Its most recent equity injection, worth £20m, was delivered in June, as part of a previously pledged £60m investment.
The company also said last month that it had started discussions with its shareholders and lenders about the renewal of an asset-backed lending facility due next summer.
Matchesfashion began life as a single shop in Wimbledon, southwest London, more than 30 years ago and now boasts over 100 million annual visits to its website and app.
It features more than 500 established and ‘new generation’ designers, delivering to over 170 countries.
A syndicate of lenders led by a KKR credit fund is said to be first in line to receive the proceeds from a sale.
Teneo Financial Advisory has been advising the company on the process to secure new investment.
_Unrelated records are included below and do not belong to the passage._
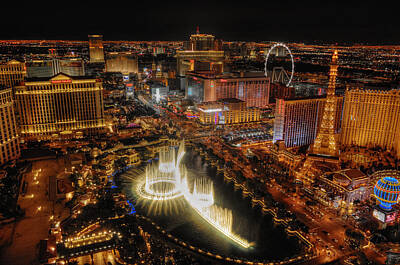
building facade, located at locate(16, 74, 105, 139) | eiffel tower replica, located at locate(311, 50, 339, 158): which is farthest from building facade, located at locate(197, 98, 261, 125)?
eiffel tower replica, located at locate(311, 50, 339, 158)

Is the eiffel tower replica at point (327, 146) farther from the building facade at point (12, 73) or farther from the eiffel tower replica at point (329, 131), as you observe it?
the building facade at point (12, 73)

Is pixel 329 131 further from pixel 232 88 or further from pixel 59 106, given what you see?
pixel 59 106

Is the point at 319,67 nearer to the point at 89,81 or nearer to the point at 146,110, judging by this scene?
the point at 146,110

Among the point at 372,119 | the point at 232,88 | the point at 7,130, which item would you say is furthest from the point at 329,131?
the point at 7,130

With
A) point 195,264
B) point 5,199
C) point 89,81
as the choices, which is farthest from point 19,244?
point 89,81

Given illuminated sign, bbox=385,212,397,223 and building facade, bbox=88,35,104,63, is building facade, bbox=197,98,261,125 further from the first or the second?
building facade, bbox=88,35,104,63

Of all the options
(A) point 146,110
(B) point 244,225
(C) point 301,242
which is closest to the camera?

Mr Beighton was drafted in to replace Paolo De Cesare as Matchesfashion’s chief executive, who joined the company as chief executive just ten months earlier.
The former ASOS chief’s arrival made him the fourth boss of Matches in less than three years.
In November 2021, its accounts flagged “material uncertainty” over its future without an improvement in its trading performance.
Mr Beighton spent more than a decade at ASOS, initially as chief financial officer before becoming CEO in 2015.
He helped grow the company from £178m in revenue and 150 people when he joined, to sales of £3.9bn and a workforce of 15,000, including warehouse staff, when he left.
Apax, Matchesfashion and Frasers declined to comment.